Regularities in human population receptive field properties measured with functional MRI. Left: Population receptive field size as a function of eccentricity in several human retinotopic maps. Two clear trends are evident. First, the population receptive field size increases with eccentricity within each map. Second, the population receptive field size differs between maps, with the smallest pRFs in V1, and much larger pRFs in ventral (hV4, VO-1/2) and lateral (LO-1/2, TO-1/2) maps. Replotted from [18]. Right: The spatial array of pRFs using the parameters in the left panel. The radius of each circle is the apparent receptive field size at the appropriate eccentricity. Reproduced with permission of J Winawer and H Horiguchi (https://archive.nyu.edu/handle/2451/33887).

Cortical point spreads

The stimulus-referred pRF parameters vary significantly across the visual field and between subjects. For example, the pRF stimulus-referred size, V1 surface area, and the cortical magnification factor (cortical separation between positions representing points separated by 1 deg of visual angle) all vary substantially. Analysis using pRF methods revealed a feature of the cortical circuitry that unifies these measures [24]. The cortical surface area that responds to a point image is approximately constant (3.5mm). This constant spread holds for a series of visual field locations from the fovea to the near eccentricity (though there is a slight decline). Thus, the fundamental unit of processing appears to be the cortical surface area. The variations in other parameters arise because of the (a) non-uniform mapping of the visual field into the cortical map, and (b) differences in the cortical surface area size between subjects.
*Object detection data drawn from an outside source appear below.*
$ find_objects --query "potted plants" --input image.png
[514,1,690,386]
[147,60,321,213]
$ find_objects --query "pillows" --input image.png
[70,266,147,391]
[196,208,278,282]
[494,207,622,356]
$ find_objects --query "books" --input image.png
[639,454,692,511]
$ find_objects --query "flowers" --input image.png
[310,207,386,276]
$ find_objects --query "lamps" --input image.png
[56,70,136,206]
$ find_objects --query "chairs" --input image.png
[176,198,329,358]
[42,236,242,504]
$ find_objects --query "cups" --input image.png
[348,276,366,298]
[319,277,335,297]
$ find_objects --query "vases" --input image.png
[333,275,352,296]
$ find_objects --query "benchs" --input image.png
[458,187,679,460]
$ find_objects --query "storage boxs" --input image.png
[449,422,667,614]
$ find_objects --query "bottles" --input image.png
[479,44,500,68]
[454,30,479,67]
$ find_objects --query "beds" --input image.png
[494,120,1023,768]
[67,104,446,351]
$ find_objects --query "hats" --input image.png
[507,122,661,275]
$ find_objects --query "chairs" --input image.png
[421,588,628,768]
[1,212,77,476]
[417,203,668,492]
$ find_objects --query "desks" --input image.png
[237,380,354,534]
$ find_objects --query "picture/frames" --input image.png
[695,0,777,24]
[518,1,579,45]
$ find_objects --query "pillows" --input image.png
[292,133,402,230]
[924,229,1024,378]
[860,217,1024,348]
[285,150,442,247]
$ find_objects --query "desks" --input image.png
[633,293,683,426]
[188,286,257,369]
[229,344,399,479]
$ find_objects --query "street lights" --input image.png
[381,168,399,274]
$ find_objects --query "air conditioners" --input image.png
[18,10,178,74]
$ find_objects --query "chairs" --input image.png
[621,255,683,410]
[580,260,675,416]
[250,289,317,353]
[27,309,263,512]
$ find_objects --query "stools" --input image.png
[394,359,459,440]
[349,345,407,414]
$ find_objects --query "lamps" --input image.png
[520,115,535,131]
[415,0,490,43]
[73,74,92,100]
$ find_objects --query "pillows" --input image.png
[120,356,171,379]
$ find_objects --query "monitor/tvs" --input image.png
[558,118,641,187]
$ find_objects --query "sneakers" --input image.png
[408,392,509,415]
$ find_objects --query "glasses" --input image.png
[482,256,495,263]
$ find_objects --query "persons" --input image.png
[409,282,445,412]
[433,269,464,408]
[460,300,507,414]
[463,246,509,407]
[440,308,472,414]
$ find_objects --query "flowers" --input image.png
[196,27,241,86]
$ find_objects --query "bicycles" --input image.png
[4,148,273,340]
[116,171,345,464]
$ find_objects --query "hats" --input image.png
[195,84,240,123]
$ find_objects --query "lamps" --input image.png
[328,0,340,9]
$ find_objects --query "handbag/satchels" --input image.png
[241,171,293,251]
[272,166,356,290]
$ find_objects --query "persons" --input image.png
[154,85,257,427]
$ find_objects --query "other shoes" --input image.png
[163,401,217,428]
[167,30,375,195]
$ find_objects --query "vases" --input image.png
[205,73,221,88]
Comparable results have been obtained from animal models using voltage sensitive dyes [26] and in previous human fMRI analyses [27]. Both methods provide a summary measure of population activity, and capture the uniform spatial spread in V1 from a point image. Single-unit recordings are not well suited to characterize population activity over several millimeter distances.

Coverage maps

The pRF model is computed one voxel at a time, but it can be informative to summarize the results across a collection of voxels. The visual field map is one example [28, 29], and the coverage map is a second example [22, 23, 30]. The coverage map summarizes how effectively different parts of the visual field evoke responses from an extended region of cortex, not just a single voxel. The visual field map specifies the visual field location that is most effective at evoking a response from each voxel in a region. The coverage map complements the visual field map by indicating the visual field locations that evoke a response from a collection of voxels.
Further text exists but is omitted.